The removal of smiles, laughter, the unexpected and interaction between the photographer and the person being photographed produces images of conformity and that’s a problem. The unexpected is entertaining and entertainment should not be seen as an inappropriate word to use when discussing photography if the photographer hopes to build an audience and engagement.

Do not misunderstand me here, I am not suggesting that all photographs should have a sense of the fairground filled with quick, cheap thrills and the nourishing depth of candy floss. However, a trip to the fairground can be a pleasurable escape from the reality of the every day and there is nothing wrong with that. To restrict photographic practice to the creation of a narrow aesthetic outcome denies its possibilities, to apply those same aesthetics to your own relationship with the medium places you into a box that may be similarly restrictive.

Bob Dylan once described himself as a song and dance man, whilst others wanted to describe him as a protest singer,or the voice of a generation. I have no problem in describing myself as a photography entertainer when others may wish to call me a photographer, writer or lecturer. Do you have an issue with being described as a photographic entertainer? If so, why?

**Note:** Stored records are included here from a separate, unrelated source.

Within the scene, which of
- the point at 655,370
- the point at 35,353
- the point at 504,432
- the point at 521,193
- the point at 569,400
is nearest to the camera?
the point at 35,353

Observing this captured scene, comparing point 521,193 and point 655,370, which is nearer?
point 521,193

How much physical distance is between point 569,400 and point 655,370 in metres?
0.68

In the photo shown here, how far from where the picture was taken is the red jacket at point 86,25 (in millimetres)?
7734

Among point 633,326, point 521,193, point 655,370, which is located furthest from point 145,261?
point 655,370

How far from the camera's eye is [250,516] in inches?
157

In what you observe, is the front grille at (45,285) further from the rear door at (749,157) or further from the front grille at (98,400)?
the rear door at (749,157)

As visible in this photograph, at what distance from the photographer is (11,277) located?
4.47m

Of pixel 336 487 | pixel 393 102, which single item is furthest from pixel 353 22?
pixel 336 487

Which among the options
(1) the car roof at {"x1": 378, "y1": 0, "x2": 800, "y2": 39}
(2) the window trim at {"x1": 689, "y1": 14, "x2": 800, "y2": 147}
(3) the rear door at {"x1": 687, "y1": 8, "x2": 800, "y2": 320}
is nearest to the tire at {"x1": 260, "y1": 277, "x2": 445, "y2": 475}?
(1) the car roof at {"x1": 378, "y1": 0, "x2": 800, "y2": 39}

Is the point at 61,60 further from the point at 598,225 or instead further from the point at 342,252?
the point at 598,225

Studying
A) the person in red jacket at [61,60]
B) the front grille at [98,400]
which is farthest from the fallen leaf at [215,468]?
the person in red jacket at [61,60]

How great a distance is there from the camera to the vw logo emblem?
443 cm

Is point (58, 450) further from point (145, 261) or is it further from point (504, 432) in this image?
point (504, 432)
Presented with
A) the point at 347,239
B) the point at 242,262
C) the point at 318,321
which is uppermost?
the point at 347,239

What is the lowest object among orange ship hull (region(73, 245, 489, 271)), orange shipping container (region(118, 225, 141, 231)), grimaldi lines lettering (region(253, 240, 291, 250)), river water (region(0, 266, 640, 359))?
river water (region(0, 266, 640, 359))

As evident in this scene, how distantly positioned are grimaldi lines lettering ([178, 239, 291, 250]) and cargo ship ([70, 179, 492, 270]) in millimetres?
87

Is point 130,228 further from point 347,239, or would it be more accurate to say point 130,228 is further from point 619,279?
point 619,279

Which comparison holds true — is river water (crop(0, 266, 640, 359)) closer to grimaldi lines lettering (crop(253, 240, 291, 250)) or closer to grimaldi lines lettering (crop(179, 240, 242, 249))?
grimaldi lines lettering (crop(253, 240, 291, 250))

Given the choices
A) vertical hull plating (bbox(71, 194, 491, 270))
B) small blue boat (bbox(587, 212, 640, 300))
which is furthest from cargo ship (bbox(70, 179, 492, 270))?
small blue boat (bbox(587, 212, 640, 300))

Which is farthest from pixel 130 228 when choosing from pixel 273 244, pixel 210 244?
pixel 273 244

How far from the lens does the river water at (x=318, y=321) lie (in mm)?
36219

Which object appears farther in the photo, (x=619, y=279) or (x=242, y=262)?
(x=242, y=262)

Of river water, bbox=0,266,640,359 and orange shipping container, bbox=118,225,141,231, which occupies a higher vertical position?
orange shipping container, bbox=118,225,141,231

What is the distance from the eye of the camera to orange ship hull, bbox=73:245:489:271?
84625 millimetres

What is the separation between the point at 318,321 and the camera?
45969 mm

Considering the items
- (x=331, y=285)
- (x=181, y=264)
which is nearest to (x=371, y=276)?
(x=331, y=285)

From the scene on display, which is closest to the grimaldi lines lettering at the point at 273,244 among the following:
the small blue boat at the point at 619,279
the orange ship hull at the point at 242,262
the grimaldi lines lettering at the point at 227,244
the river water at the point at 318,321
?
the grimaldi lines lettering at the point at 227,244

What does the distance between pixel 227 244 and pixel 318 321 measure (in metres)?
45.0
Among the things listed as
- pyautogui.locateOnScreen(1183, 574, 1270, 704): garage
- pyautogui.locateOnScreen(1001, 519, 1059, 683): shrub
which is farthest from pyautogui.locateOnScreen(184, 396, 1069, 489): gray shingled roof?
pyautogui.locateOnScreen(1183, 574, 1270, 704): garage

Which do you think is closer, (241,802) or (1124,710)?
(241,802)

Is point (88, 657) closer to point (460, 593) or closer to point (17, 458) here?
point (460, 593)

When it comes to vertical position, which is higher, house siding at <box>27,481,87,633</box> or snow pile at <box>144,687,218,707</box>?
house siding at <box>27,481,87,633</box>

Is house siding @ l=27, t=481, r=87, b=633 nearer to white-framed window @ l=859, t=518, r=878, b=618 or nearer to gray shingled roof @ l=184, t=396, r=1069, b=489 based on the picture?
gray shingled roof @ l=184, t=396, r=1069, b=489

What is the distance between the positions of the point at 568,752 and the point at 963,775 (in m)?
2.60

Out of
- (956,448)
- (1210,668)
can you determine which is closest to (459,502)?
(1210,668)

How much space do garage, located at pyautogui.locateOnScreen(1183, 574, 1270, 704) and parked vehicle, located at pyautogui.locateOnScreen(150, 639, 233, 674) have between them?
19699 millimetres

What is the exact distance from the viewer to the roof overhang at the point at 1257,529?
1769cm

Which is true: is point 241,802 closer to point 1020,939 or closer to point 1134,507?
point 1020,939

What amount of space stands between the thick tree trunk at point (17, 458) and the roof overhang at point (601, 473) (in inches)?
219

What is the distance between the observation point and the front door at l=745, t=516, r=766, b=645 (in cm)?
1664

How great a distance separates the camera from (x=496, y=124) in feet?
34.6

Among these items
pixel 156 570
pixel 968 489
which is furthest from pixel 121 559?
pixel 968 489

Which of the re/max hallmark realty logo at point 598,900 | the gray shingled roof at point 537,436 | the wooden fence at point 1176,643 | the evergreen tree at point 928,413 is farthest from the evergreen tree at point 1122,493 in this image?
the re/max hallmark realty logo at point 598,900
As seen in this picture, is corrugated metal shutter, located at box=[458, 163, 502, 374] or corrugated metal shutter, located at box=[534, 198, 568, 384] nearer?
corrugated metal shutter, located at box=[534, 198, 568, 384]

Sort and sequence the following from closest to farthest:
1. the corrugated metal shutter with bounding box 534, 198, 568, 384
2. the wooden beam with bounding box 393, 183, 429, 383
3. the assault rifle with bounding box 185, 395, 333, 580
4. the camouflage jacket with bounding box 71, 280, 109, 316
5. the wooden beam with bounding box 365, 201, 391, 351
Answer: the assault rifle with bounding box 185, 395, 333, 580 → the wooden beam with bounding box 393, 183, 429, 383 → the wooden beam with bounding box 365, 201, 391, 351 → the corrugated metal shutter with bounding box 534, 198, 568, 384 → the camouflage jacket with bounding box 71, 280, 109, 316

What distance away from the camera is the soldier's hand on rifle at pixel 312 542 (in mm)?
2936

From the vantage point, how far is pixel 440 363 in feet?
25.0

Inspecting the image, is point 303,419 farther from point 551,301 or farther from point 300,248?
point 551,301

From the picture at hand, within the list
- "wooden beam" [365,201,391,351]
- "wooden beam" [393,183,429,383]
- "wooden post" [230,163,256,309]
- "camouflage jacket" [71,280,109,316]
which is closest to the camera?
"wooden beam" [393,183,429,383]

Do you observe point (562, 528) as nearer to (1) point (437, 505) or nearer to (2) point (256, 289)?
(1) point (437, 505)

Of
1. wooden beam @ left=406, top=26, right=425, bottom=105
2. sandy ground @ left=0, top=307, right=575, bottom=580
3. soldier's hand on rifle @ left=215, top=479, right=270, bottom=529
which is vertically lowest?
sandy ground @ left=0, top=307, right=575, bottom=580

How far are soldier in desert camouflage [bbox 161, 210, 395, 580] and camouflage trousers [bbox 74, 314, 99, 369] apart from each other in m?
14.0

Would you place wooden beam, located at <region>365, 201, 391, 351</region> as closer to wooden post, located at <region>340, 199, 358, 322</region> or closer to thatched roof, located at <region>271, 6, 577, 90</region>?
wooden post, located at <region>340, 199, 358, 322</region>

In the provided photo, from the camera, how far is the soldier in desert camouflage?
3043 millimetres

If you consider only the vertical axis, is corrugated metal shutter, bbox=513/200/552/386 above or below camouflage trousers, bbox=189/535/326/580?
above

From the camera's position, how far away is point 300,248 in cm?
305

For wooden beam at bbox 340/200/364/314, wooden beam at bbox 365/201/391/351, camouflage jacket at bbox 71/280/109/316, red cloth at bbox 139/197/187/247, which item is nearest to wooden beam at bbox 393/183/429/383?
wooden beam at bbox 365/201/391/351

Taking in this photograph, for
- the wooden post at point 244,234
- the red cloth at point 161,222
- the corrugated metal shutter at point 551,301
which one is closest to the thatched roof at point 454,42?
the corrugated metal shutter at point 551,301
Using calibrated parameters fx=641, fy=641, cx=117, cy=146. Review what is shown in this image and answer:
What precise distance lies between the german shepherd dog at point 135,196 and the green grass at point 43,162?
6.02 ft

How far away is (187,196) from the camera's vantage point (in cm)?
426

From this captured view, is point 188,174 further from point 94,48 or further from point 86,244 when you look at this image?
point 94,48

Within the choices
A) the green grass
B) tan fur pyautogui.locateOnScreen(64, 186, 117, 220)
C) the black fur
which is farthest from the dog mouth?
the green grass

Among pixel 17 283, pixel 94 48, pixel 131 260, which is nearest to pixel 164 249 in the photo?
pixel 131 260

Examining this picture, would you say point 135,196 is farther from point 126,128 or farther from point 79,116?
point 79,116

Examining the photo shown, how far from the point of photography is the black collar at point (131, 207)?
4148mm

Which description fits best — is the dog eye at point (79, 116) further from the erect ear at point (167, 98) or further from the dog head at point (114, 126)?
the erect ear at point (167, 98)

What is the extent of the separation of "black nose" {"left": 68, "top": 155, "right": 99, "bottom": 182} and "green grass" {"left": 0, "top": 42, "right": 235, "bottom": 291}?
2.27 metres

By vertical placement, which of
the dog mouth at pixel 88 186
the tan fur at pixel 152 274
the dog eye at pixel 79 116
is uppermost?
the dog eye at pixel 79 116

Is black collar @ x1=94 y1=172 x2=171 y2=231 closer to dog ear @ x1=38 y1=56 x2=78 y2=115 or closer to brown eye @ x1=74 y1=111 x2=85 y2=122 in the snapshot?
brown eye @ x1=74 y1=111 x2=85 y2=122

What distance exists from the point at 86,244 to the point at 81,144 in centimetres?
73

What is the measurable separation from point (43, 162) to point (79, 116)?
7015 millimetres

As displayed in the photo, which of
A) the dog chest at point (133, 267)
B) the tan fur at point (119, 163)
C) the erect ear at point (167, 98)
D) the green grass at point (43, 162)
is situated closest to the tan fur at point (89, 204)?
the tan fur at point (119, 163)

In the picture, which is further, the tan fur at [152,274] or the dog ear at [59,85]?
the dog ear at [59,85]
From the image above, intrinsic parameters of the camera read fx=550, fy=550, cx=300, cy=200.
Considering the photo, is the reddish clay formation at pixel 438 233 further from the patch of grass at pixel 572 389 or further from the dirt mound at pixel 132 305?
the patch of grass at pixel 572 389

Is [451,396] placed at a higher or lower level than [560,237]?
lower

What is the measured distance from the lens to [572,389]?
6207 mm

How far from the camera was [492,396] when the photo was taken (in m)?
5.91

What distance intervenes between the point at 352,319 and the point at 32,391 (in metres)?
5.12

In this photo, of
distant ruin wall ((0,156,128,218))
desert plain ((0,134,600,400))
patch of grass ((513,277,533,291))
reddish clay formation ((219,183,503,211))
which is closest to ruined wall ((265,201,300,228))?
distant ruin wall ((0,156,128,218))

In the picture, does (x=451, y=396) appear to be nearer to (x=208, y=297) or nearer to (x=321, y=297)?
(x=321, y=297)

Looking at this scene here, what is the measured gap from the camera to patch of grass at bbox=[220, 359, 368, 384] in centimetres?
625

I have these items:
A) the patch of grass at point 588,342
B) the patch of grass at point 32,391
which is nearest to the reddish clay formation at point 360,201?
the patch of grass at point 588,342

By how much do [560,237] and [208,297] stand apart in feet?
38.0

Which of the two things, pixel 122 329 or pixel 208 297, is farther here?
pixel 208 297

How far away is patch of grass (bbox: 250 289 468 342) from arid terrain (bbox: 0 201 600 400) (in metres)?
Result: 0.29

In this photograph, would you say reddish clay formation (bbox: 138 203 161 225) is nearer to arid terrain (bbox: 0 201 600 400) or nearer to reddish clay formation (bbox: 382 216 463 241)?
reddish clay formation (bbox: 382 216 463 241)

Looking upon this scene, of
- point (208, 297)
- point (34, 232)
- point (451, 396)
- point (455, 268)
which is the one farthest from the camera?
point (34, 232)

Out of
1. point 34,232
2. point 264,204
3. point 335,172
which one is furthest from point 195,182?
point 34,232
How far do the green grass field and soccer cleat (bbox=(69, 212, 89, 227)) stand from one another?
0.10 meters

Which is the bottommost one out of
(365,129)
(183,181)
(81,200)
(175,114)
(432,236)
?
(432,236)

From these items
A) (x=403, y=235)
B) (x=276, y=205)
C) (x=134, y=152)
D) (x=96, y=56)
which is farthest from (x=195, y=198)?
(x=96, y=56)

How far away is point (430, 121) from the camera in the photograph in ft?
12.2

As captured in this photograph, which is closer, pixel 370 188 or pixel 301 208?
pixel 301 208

Image: Philippe Halsman: Jump Book, Marilyn Monroe jumping with Philippe Halsman. USA. 1959. © Philippe Halsman/Magnum Photos

Dr. Grant Scott is the founder/curator of United Nations of Photography, a Senior Lecturer and Subject Co-ordinator: Photography at Oxford Brookes University, Oxford, a working photographer, documentary filmmaker, BBC Radio contributor and the author of Professional Photography: The New Global Landscape Explained (Routledge 2014), The Essential Student Guide to Professional Photography (Routledge 2015), New Ways of Seeing: The Democratic Language of Photography (Routledge 2019). His film Do Not Bend: The Photographic Life of Bill Jay was first screened in 2018 www.donotbendfilm.com. He is the presenter of the A Photographic Life and In Search of Bill Jay podcasts.

© Grant Scott 2022

2 comments

  1. I’m not sure I’d consider myself an “entertainer,” but it pleases me to make work that people smile at, want to put on their walls and that don’t necessarily have a “deep” meaning.

  2. Yep – and there’s a place for all imagery.
    …I am now thinking of so many powerful laughing images and laughing they may be …they are non the less incredibly powerful.